Все было, как и положено, на своих местах. После звуков, раздававшихся отсюда прошлой ночью, она была почти уверена, что подвал полностью разорен. Впрочем, это всегда было так. Неистовый шум, а потом — хоть бы банка пепси оказалась сдвинута с места.

Теперь железная дверь в дальнем конце подвала. Давай, Электра. Ты это можешь. С правой ноги, начинай.

Она собралась с силами, чтобы пройти несколько метров в глубь тени. Фонарь надо было захватить, кобыла глупая, выругала она саму себя. И вновь сыграл свою роль фатализм. Если это случится, то случится, и ничего тут не поделаешь.

Она остановилась и облизнула внезапно пересохшие губы. Мне не следует быть здесь, сказала она самой себе. Мне здесь не место.

Как будто этими словами она могла изменить прошлое. Ну ладно, в школе она была умненькой; она получала призы за успехи в учебе. В университете она учила английский язык и литературу. Она отхватила место редактора на телестанции в Лондоне. К двадцати пяти годам она была на шаг от того, чтобы появиться перед камерой как соведущий программы «Бизнес сегодня вечером», — и вот тут-то все пошло кувырком. Внезапно умерла ее мать. (Отец нашел мать на полу — с расширенными глазами и уже холодную — на этом самом бетонном полу в подвале. В руках ее была зажата щетка, причем сама щетка, а не ручка.) Электра приехала домой на похороны. Потом, в тот день, когда она должна была возвращаться в Лондон к своей блестящей карьере (и к ожидавшему, чтобы его забрали, ее ярко-синему «порше», который она заказала у поставщика в Хэмпстеде), отца хватил удар.

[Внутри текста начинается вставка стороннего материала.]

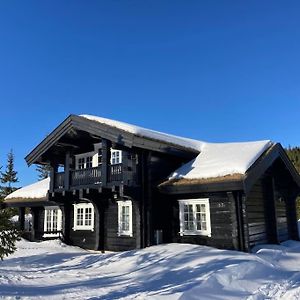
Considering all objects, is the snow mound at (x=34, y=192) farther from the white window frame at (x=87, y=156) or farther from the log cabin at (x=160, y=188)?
the white window frame at (x=87, y=156)

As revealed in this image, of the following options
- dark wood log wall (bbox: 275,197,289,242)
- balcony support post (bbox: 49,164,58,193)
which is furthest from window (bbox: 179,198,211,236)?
balcony support post (bbox: 49,164,58,193)

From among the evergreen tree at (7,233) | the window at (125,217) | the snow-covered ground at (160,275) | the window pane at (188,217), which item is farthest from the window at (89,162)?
the evergreen tree at (7,233)

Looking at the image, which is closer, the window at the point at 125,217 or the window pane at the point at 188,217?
the window pane at the point at 188,217

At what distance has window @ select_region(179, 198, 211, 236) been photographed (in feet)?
50.9

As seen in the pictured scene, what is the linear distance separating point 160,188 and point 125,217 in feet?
8.93

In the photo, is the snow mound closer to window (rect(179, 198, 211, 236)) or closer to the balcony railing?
the balcony railing

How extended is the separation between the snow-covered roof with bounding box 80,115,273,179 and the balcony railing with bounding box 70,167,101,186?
2.36m

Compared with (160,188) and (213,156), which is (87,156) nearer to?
(160,188)

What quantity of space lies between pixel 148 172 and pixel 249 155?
4.52 meters

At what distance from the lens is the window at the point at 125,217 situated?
17406mm

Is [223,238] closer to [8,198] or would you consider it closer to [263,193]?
[263,193]

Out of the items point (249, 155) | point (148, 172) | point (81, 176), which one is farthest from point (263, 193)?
point (81, 176)

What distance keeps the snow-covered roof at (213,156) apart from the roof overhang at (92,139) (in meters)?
0.44

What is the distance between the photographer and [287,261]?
44.4 feet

У нее не было ни братьев, ни сестер, которые могли бы помочь, поэтому она взяла на себя управление гостиницей и фактически помахала телевизионной карьере ручкой. Следующие полгода отец уже не вставал с постели: не мог говорить, не мог сам дойти до туалета, не мог даже произнести букву "р".

— Элеква. Не тевяй тут вэемени звя. Тебя ждет вабота, — говорил — или, во всяком случае, пытался сказать — он, с трудом выталкивая слова сквозь парализованные перекошенные губы.

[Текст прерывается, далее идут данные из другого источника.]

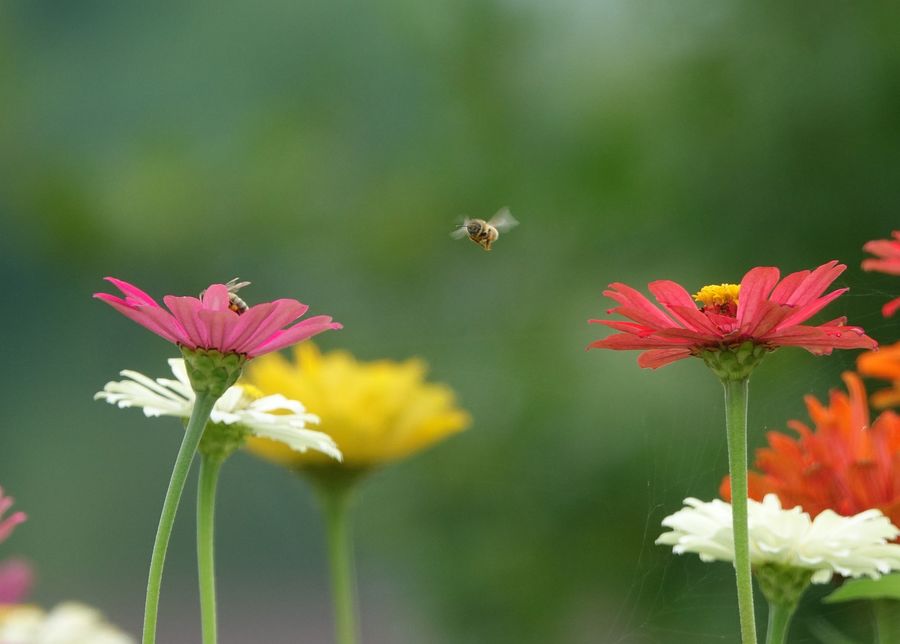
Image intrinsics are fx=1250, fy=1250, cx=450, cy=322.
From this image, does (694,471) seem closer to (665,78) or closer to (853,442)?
(853,442)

— Не волнуйся, папа. Как только мы найдем управляющего, я вернусь в Лондон.

Отец умер полгода спустя, в один год с матерью. Она смотрела, как гроб опускают в землю, а в ушах у нее стоял его голос: «Не плачь из-за меня, Элеква. Поставайся не плакать».

Она так и не нашла управляющего. И десять лет спустя она была все на том же месте, в этой паршивой гостинице. Карьера на телевидении была раз и навсегда похоронена вместе со старым добрым папой. Не такое уж ценное имущество эта гостиница, она скорее вирус у нее в крови, который только и ждал, чтобы проснуться. Шум в подвале по ночам — этого хватило бы, чтобы свести с ума и святого, черт побери. Спасибо, мама, спасибо, папа. Почему вы просто не вогнали мне кол в сердце, когда я родилась, и не покончили с этим? Внезапный приступ горечи застал ее врасплох. Глаза защипало, сжав зубы, она обнаружила, что вонзает ногти себе в ладони.